The graphics chip part numbers suggest that most of them may have been designed shortly after Model 3 Step 2.x; the graphics chips on step 2.x have the part numbers 315-6057 to 315-6061 while most of the graphics chips on Hikaru have part numbers 315-6083 to 315-6087; the exceptions are the two Atlantis chips (315-6197) which still predate the PowerVR chip (315-6267) used on Dreamcast/NAOMI.

It looks to me like Hikaru was conceived around 1997 or so to be the successor to Model 3, but then the much cheaper NAOMI came along so Sega decided to only use Hikaru for games which really needed the extra power.

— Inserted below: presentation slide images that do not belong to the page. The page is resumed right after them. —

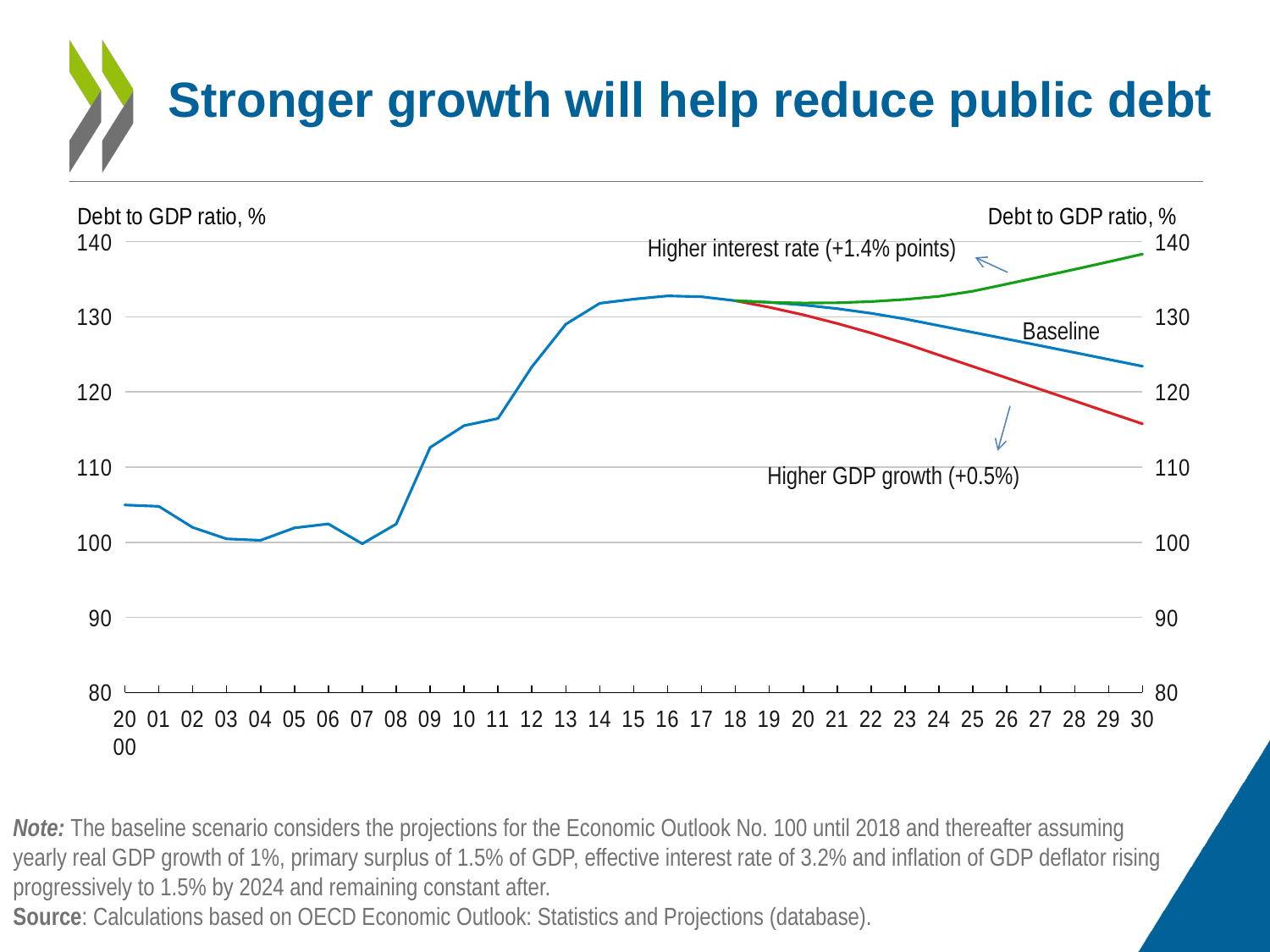
What kind of chart is shown on the slide? line chart What is the label of the vertical axis? Debt to GDP ratio, % Is the Baseline value in 2030 greater or less than 120? greater Does the Baseline debt to GDP ratio rise or fall between 2018 and 2030? fall Which scenario has the highest debt to GDP ratio in 2030? Higher interest rate (+1.4% points) Is the Higher GDP growth (+0.5%) value in 2030 greater or less than 120? less How many scenario lines are plotted on the chart? 3 Is the debt to GDP ratio in 2000 greater or less than 100? greater Which scenario line is labelled with the blue line that continues from the historical series? Baseline Which scenario has the lowest debt to GDP ratio in 2030? Higher GDP growth (+0.5%)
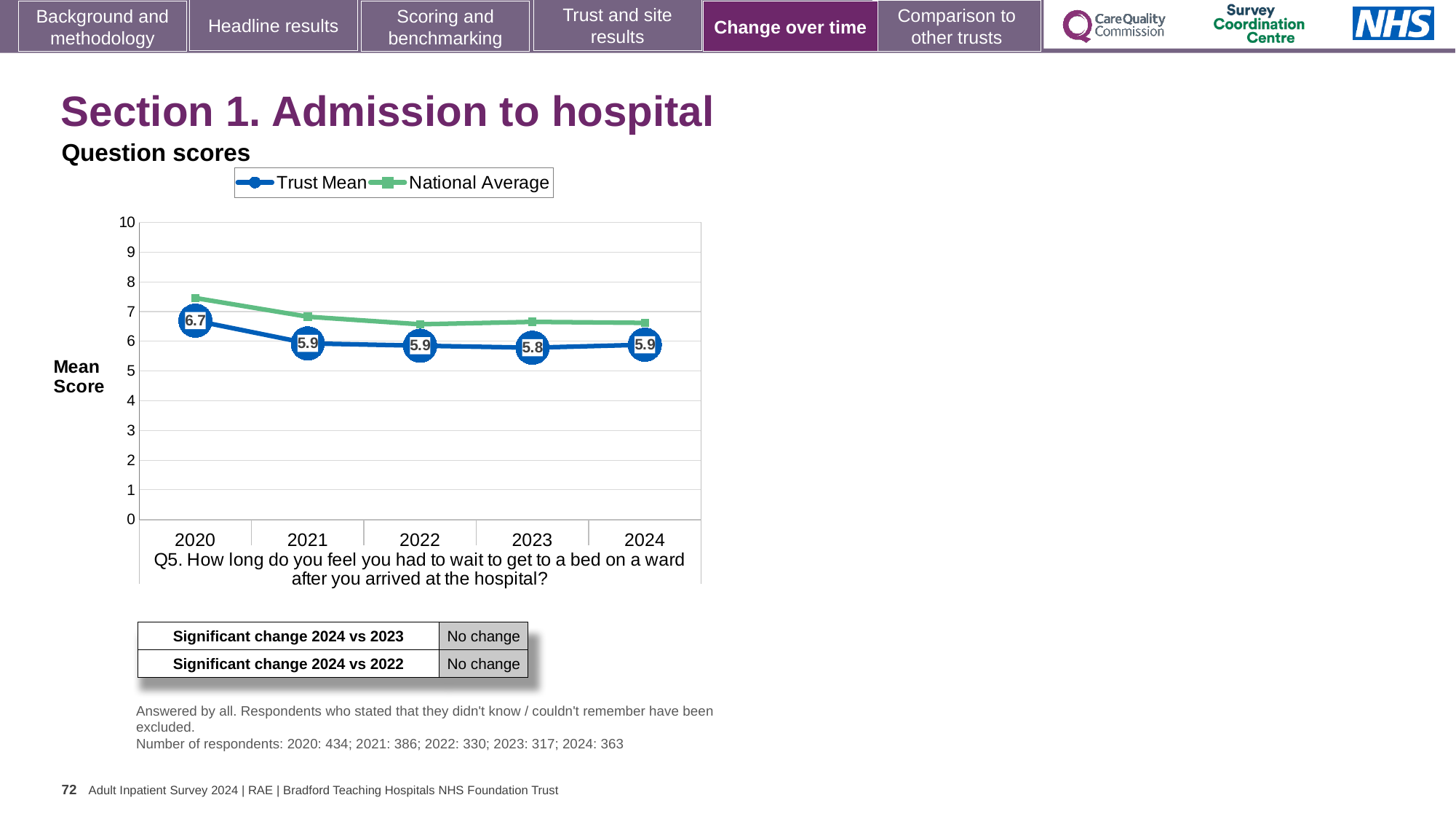
In which year is the Trust Mean score lowest? 2023 How many series does the legend list? 2 What is the Trust Mean score for 2020? 6.7 In which year is the Trust Mean score highest? 2020 Which is larger in 2020: the Trust Mean or the National Average? National Average How many years are shown on the x axis? 5 Is the National Average value for 2022 greater or less than 7? less What is the Trust Mean score for 2023? 5.8 What is the difference between the Trust Mean score in 2020 and in 2021? 0.8 What is the Trust Mean score for 2024? 5.9 Is the National Average value for 2020 greater or less than 7? greater What kind of chart is shown? Line chart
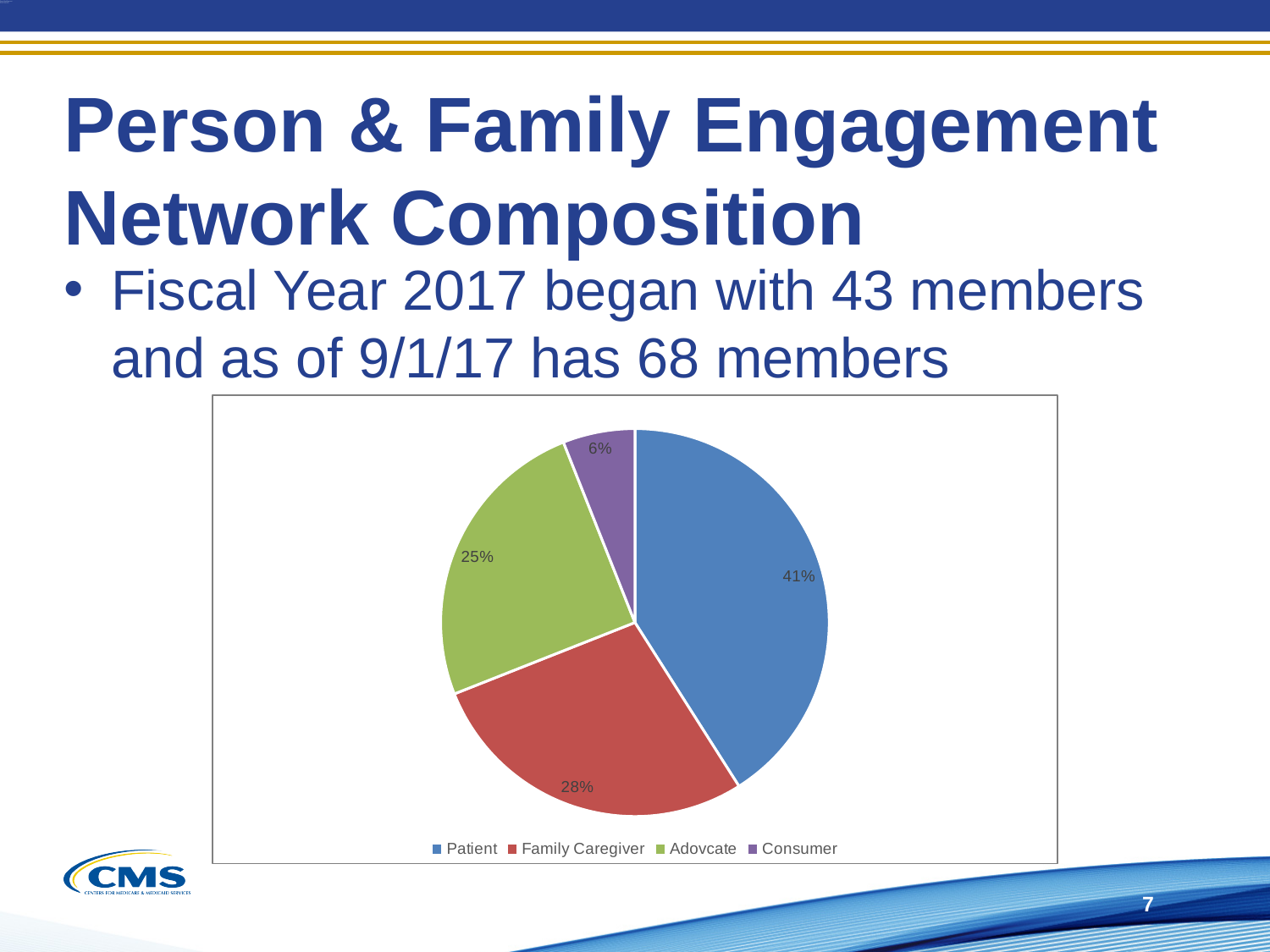
Which is larger, the Family Caregiver slice or the Adovcate slice? Family Caregiver What percentage of the network is Consumer? 6% Which category has the smallest share of the pie? Consumer How many categories does the pie chart show? 4 What percentage of the network is Patient? 41% What percentage of the network is Family Caregiver? 28% What percentage of the network is Adovcate? 25% What is the difference in percentage points between the Patient and Family Caregiver slices? 13 Which category has the largest share of the pie? Patient What kind of chart is shown on the slide? pie chart What is the combined share of the Adovcate and Consumer slices? 31% What colour is the Patient slice? blue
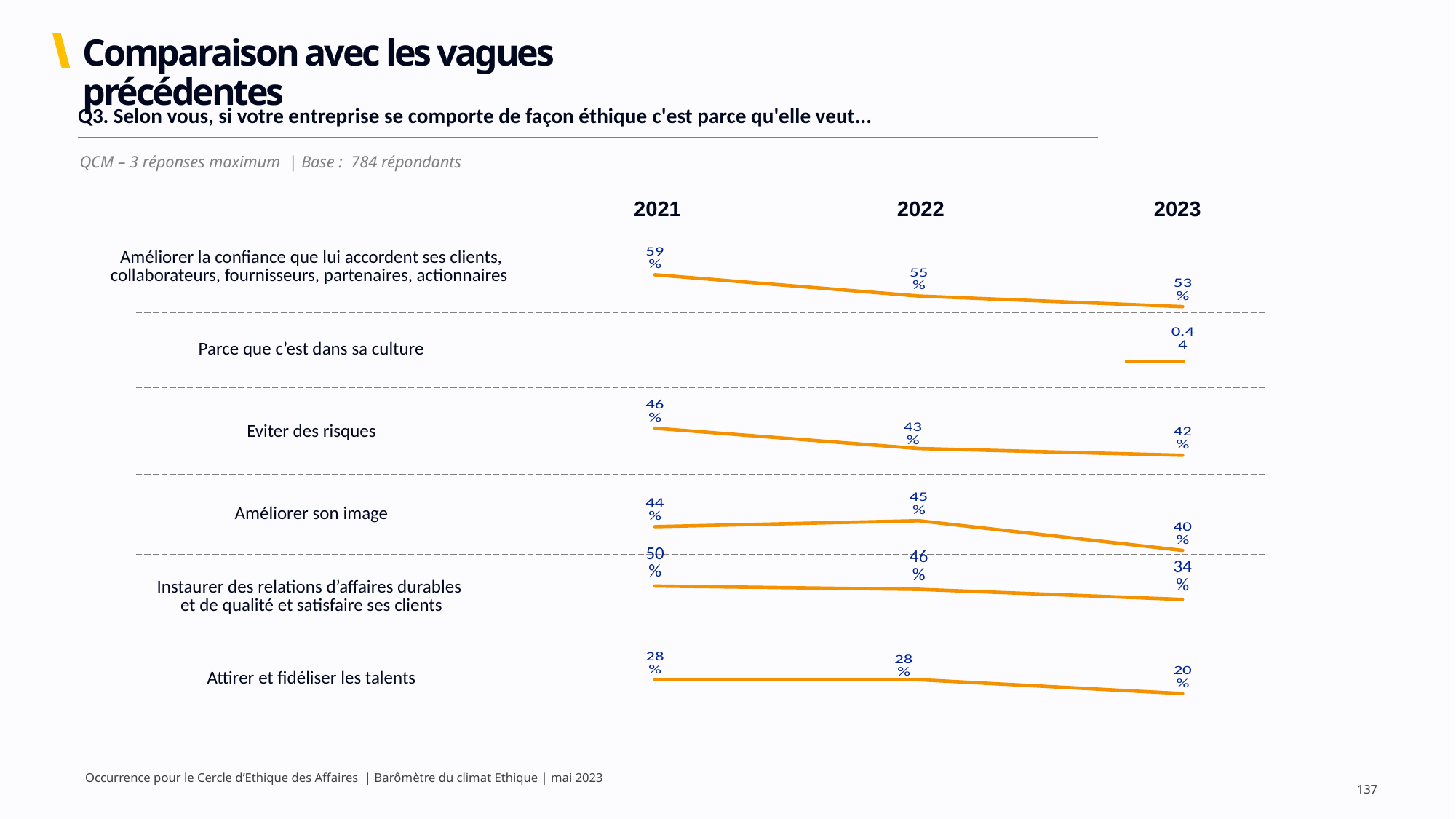
In the 'Améliorer la confiance...' chart, do the values rise or fall from 2021 to 2023? Fall In the 'Améliorer son image' chart, what is the value for 2023? 40% How many years (data points) are plotted in the 'Attirer et fidéliser les talents' chart? 3 In the 'Améliorer son image' chart, which year has the highest value? 2022 In the 'Eviter des risques' chart, what is the value for 2023? 42% In the 'Eviter des risques' chart, which is larger: the 2021 value or the 2022 value? 2021 In the 'Attirer et fidéliser les talents' chart, what is the difference between the 2022 and 2023 values? 8 percentage points In the 'Instaurer des relations d'affaires durables...' chart, what is the value for 2022? 46% In the 'Améliorer la confiance...' chart, what is the difference between the 2021 and 2023 values? 6 percentage points In the 'Améliorer la confiance que lui accordent ses clients, collaborateurs, fournisseurs, partenaires, actionnaires' chart, what is the value for 2021? 59% In the 'Instaurer des relations d'affaires durables et de qualité et satisfaire ses clients' chart, which year has the lowest value? 2023 What kind of chart is used for each row on this slide? Line chart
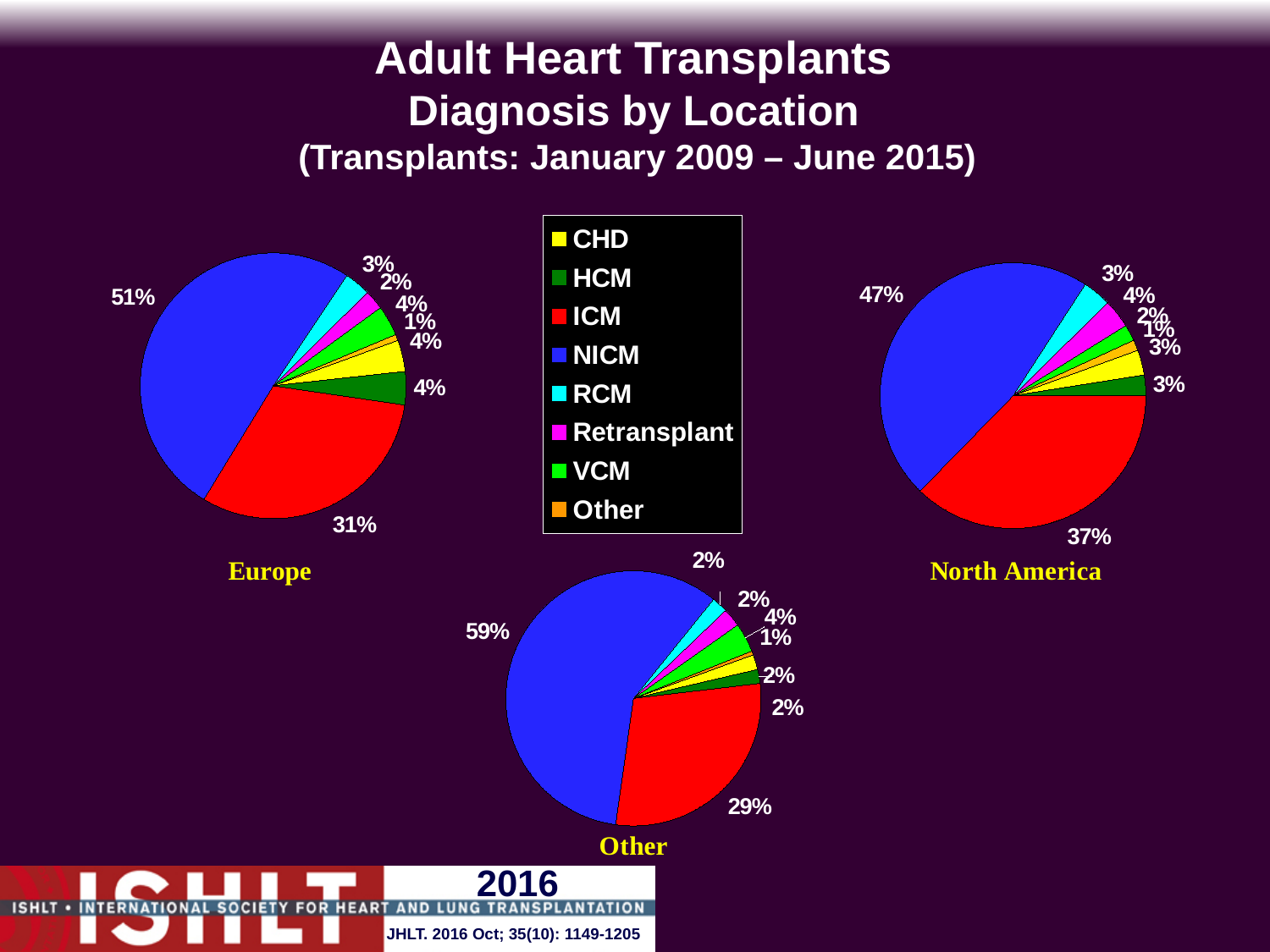
In the Europe pie chart, what share of adult heart transplants had a diagnosis of NICM? 51% Which location has the larger NICM share, Europe or North America? Europe In the North America pie chart, which diagnosis has the largest share? NICM How many diagnosis categories does the legend list? 8 In the Other location pie chart, what share of transplants had a diagnosis of ICM? 29% In the North America pie chart, what share of transplants had a diagnosis of ICM? 37% In the Other location pie chart, what share of transplants had a diagnosis of NICM? 59% Which colour represents ICM in the legend? Red What type of chart is used to show diagnosis by location on this slide? Pie chart In the North America pie chart, what share of transplants had a diagnosis of NICM? 47% In the Europe pie chart, what share of transplants had a diagnosis of ICM? 31% In the Europe pie chart, what is the difference between the NICM share and the ICM share? 20%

gm_matthew wrote: ↑Thu May 15, 2025 1:01 am Yes, Model 3 has one color per polygon; is the same true for Hikaru?

the question was about does Model 3 have per-vertex colors? (like almost all the other GPUs). but it looks it doesn't, same as Hikaru.
as of one color per polygon - yes and no, Hikaru implements typical late 90s fixed function T&L with "material", "lights", "texture heads" etc type objects, while Real3D 1000 / Model 3 is more archaic early-mid 90s device and have almost everything in polygon header. Hikaru's materials have several colors, but they are mostly not understood, currently we use only one as diffuse and ignore others. see next msg.

gm_matthew wrote: ↑Thu May 15, 2025 1:01 amIf it's true that Hikaru uses two 2048x1024 texture sheets just like Model 3 does, then I might just be convinced that Real3D came up with it because pretty much everything else uploads textures as contiguous blocks of data.

yes, Hikaru uses 2048x1024 "texture sheets" banks, 2 of them.
in general it is not something totally unique, iirc PlayStation 1 GPU uses same concept.

gm_matthew wrote: ↑Thu May 15, 2025 1:01 am The graphics chip part numbers suggest that most of them may have been designed shortly after Model 3 Step 2.x; the graphics chips on step 2.x have the part numbers 315-6057 to 315-6061 while most of the graphics chips on Hikaru have part numbers 315-6083 to 315-6087; the exceptions are the two Atlantis chips (315-6197) which still predate the PowerVR chip (315-6267) used on Dreamcast/NAOMI.

It looks to me like Hikaru was conceived around 1997 or so to be the successor to Model 3, but then the much cheaper NAOMI came along so Sega decided to only use Hikaru for games which really needed the extra power.

sadly it's almost nothing known about Hikaru development. all is what known for sure - this platform was released 1999/7/12 (July 1999) as said in Brave Firefighters game ROM header. everything else is speculation.

as of Dreamcast/NAOMI: in short, it was most active developed during 1998, design of HOLLY chipset was finalized late summer 1998, from early autumn 1998 Videologic/ImgTec started work on ELAN T&L for Naomi 2.
in about same time, end summer - early autumn, Hitachi has been finishing work on SH4 CPU, Katana Set 4 proto/devbox documentation from August 1998 have list of SH4 CPU bugs in this device. they was fixed until November 1998 Japanese Dreamcast release.

obviously, they was unable to create Hikaru any earlier, until all the work on SH4 CPU was done and all it's bugs was fixed.
but, as you noticed, almost all the GPU ASICs have quite small part numbers, so yes, it's possible they was created during 1997-98 as standalone PCI GPU or for some other project, but later Sega decided to build SH4-based hardware with it.

here is short summary of Hikaru GPU command set, so you may see which objects and attributes it operate. it's also may worth to check Stefano's description https://github.com/stefanoteso/valkyrie ... -cp.c#L146

This is pretty fascinating. I've not heard of Real3D developing anything after the Pro-1000. I believe work did start on a successor architecture, though, but no one has ever mentioned it being connected to Sega or seeing the light of day in any form. Who else might have developed this chip? Could it just have been some custom chip by a Japanese vendor?